→ EXERCISE GOAL
What is needed here is every line of the records that includes "fully".

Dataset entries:
-*-*-
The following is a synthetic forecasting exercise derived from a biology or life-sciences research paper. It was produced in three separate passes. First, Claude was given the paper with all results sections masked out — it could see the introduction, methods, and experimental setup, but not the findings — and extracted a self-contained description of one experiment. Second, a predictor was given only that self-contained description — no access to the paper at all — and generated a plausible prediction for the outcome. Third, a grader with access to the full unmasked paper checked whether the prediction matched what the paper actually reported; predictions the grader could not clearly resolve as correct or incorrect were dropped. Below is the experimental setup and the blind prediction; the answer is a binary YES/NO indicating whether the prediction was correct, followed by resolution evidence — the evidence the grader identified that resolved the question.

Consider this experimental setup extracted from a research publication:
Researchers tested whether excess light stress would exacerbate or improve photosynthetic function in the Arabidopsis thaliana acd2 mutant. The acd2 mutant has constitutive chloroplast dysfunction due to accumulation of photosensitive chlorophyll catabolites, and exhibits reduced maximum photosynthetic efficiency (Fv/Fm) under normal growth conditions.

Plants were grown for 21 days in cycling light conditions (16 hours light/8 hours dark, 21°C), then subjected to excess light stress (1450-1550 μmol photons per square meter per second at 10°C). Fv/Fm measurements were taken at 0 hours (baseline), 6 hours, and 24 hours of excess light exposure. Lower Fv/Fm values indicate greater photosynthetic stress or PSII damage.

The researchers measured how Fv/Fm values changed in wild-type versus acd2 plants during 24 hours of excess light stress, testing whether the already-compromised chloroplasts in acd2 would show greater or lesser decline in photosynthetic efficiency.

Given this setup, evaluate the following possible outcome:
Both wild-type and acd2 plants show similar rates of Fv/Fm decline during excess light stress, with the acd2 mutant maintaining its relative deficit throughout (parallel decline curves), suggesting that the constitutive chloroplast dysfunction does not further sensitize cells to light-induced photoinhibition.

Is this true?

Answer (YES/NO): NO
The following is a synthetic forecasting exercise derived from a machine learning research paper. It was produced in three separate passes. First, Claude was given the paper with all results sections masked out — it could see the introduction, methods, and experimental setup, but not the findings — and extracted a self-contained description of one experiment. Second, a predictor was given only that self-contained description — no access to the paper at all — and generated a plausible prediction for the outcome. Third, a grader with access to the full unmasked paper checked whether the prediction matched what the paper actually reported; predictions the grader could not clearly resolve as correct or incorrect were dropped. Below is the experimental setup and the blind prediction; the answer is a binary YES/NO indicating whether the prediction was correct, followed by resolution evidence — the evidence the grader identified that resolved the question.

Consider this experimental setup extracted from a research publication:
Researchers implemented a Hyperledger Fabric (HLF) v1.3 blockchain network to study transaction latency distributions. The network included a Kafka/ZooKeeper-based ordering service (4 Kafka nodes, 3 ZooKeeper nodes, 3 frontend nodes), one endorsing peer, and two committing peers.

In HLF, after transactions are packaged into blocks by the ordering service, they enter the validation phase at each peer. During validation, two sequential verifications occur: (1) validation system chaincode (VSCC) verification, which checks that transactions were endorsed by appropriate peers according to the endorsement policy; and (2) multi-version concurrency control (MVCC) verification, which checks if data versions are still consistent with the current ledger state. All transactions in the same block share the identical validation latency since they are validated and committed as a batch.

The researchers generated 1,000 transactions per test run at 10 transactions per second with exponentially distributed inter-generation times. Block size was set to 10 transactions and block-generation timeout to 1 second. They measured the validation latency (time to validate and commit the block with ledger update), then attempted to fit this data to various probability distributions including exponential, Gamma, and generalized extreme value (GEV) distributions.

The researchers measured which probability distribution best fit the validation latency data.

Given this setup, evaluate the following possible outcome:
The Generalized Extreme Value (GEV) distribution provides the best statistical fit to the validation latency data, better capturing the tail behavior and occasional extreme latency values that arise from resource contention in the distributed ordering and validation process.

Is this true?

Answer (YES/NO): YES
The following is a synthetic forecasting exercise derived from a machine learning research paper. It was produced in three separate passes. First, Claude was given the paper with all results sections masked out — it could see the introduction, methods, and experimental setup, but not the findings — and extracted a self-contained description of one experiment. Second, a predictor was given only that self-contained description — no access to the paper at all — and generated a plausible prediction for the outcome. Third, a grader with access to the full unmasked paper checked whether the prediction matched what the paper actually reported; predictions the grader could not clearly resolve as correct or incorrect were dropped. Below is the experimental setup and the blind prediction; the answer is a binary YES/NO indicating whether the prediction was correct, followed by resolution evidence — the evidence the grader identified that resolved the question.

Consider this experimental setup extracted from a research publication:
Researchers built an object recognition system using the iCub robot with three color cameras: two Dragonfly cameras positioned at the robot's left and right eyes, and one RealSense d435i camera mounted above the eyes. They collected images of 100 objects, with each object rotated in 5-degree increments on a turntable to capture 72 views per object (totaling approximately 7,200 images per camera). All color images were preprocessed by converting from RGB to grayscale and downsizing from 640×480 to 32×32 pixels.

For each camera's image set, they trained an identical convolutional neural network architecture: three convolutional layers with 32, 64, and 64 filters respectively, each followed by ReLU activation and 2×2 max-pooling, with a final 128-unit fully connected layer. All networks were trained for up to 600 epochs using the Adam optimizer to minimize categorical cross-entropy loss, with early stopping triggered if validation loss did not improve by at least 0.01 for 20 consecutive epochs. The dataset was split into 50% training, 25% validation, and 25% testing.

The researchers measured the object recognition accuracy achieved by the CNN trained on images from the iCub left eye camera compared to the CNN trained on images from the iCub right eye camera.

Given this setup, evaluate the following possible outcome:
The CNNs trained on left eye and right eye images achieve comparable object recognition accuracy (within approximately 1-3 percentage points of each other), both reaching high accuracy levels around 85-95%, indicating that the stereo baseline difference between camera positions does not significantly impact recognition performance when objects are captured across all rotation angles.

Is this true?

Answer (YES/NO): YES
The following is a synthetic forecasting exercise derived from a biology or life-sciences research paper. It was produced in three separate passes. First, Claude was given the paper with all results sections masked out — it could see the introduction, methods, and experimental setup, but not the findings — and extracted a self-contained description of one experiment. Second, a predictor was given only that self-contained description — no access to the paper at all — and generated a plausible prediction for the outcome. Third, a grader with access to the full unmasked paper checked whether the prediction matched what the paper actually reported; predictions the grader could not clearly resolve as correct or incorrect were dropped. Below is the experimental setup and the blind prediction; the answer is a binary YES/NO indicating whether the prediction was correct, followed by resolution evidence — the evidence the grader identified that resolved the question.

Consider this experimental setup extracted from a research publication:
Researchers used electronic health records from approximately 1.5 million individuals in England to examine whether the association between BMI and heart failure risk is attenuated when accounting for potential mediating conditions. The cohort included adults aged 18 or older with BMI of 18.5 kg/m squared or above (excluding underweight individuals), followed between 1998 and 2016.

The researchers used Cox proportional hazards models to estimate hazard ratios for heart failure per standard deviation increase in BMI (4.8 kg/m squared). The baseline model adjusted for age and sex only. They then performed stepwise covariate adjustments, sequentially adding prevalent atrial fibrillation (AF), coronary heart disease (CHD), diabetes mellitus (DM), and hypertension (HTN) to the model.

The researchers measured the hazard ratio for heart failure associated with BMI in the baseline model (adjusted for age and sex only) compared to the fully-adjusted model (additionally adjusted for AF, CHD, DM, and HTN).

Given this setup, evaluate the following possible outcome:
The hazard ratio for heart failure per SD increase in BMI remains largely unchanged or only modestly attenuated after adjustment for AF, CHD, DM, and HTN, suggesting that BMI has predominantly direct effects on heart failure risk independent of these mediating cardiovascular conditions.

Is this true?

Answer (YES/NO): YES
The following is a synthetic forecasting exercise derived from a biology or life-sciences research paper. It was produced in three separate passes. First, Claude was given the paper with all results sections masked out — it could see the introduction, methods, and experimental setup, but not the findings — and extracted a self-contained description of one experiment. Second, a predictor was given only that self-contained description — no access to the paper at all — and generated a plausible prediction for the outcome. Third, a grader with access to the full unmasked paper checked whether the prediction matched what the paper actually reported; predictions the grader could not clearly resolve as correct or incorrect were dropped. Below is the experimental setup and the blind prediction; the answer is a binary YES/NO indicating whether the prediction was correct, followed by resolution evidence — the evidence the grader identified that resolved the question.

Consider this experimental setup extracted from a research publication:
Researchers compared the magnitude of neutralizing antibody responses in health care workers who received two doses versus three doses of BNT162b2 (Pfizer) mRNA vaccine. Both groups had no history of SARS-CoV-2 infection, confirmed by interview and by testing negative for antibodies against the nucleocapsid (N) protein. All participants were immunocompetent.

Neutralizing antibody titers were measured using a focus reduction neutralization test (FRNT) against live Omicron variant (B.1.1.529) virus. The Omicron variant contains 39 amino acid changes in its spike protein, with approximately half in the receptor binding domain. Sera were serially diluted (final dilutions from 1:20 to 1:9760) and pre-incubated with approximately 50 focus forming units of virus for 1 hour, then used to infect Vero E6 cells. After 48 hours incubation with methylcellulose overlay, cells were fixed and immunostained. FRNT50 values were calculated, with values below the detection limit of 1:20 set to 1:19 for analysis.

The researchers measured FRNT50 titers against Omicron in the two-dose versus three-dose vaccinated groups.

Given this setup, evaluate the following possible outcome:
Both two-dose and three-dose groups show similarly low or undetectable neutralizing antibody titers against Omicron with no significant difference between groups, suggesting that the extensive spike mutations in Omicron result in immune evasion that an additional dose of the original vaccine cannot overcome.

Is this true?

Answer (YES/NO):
-*-*-
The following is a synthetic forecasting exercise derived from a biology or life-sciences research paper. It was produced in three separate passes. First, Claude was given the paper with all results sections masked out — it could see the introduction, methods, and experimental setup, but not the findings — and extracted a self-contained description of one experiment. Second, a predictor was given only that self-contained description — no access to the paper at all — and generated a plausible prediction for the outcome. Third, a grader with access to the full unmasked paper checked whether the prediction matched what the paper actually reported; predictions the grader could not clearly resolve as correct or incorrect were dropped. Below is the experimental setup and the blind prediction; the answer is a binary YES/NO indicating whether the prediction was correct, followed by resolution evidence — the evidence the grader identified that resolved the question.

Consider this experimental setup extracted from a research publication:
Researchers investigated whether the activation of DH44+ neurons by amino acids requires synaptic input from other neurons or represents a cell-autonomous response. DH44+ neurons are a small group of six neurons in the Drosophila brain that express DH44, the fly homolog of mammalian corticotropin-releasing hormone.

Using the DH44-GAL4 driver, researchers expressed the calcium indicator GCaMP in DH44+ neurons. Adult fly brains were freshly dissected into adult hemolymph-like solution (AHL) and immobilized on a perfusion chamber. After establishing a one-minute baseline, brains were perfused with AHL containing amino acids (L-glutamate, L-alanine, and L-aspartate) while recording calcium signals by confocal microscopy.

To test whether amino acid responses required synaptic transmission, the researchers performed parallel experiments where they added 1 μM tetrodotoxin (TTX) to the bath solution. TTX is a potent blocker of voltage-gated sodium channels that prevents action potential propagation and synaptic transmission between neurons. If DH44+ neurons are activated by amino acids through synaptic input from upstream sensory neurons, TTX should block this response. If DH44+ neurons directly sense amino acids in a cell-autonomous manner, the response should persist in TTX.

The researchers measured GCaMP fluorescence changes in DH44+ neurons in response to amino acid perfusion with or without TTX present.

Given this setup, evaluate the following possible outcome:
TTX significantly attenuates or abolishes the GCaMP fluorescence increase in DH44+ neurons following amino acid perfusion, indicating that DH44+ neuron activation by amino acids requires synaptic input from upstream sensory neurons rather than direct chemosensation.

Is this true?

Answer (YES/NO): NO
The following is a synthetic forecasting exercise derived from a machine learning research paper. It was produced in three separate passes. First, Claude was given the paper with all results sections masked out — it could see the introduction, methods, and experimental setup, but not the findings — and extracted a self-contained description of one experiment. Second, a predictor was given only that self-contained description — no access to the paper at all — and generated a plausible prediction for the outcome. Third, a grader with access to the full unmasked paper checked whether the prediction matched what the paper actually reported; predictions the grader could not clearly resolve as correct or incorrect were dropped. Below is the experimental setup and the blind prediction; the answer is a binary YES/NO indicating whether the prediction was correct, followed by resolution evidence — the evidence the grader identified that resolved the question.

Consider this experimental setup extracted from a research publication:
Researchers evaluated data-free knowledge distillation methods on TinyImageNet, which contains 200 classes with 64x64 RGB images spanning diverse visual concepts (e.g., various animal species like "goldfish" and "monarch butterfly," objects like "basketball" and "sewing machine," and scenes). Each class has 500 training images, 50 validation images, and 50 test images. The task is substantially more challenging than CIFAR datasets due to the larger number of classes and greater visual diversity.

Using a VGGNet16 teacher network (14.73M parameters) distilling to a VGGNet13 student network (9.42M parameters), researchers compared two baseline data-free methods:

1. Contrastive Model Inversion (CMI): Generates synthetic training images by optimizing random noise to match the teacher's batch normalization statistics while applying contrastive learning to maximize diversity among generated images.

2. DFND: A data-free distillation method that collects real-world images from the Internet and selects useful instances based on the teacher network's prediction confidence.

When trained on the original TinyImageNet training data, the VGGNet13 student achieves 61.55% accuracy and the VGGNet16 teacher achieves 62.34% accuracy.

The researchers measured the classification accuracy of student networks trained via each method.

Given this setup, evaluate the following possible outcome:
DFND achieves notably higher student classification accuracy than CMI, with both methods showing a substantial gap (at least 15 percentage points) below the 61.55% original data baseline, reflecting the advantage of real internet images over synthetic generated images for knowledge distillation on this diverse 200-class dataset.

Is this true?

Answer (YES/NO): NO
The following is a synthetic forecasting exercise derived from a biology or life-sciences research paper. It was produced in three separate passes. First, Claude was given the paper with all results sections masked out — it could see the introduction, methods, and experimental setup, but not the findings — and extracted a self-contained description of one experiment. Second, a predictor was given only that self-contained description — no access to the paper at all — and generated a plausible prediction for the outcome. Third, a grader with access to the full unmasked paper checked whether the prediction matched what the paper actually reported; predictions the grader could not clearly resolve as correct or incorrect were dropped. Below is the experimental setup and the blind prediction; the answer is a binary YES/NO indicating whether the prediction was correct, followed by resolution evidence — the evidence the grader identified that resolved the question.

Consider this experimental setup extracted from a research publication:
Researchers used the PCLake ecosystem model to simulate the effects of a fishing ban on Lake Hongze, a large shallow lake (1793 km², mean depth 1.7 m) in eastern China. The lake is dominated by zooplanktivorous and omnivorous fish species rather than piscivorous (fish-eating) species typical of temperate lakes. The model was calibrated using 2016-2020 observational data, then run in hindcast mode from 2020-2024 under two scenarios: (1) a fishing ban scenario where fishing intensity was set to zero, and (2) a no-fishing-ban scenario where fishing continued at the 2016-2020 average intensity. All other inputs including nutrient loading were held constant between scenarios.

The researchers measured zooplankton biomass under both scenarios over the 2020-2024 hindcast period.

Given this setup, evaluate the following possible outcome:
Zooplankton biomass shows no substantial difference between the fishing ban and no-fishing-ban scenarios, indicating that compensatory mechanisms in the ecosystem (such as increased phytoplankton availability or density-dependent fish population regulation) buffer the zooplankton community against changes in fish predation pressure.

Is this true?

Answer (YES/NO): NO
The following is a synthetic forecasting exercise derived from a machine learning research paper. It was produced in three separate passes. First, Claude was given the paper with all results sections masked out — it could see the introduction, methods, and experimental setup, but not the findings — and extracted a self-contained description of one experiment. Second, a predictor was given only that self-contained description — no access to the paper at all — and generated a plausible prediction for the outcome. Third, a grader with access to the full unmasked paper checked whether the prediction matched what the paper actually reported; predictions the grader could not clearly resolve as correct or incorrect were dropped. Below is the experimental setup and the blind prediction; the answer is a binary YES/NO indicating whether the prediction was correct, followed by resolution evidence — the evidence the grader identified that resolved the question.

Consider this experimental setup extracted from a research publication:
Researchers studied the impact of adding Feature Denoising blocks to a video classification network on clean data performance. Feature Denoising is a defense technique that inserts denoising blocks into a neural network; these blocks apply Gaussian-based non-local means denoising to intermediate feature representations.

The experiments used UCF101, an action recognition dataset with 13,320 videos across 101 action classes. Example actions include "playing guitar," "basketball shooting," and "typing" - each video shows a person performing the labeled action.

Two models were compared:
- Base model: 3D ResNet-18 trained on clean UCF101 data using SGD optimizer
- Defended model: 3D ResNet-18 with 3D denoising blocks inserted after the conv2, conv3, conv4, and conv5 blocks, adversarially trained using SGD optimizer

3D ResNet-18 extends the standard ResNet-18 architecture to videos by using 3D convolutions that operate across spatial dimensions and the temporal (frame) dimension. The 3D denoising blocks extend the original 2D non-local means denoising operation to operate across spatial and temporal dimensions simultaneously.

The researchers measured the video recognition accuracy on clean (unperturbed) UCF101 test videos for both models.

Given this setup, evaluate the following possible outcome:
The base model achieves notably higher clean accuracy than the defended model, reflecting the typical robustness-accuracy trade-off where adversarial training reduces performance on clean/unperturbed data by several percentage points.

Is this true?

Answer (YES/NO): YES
-*-*-
→ FINAL ANSWER
For each camera's image set, they trained an identical convolutional neural network architecture: three convolutional layers with 32, 64, and 64 filters respectively, each followed by ReLU activation and 2×2 max-pooling, with a final 128-unit fully connected layer. All networks were trained for up to 600 epochs using the Adam optimizer to minimize categorical cross-entropy loss, with early stopping triggered if validation loss did not improve by at least 0.01 for 20 consecutive epochs. The dataset was split into 50% training, 25% validation, and 25% testing.
The researchers measured the hazard ratio for heart failure associated with BMI in the baseline model (adjusted for age and sex only) compared to the fully-adjusted model (additionally adjusted for AF, CHD, DM, and HTN).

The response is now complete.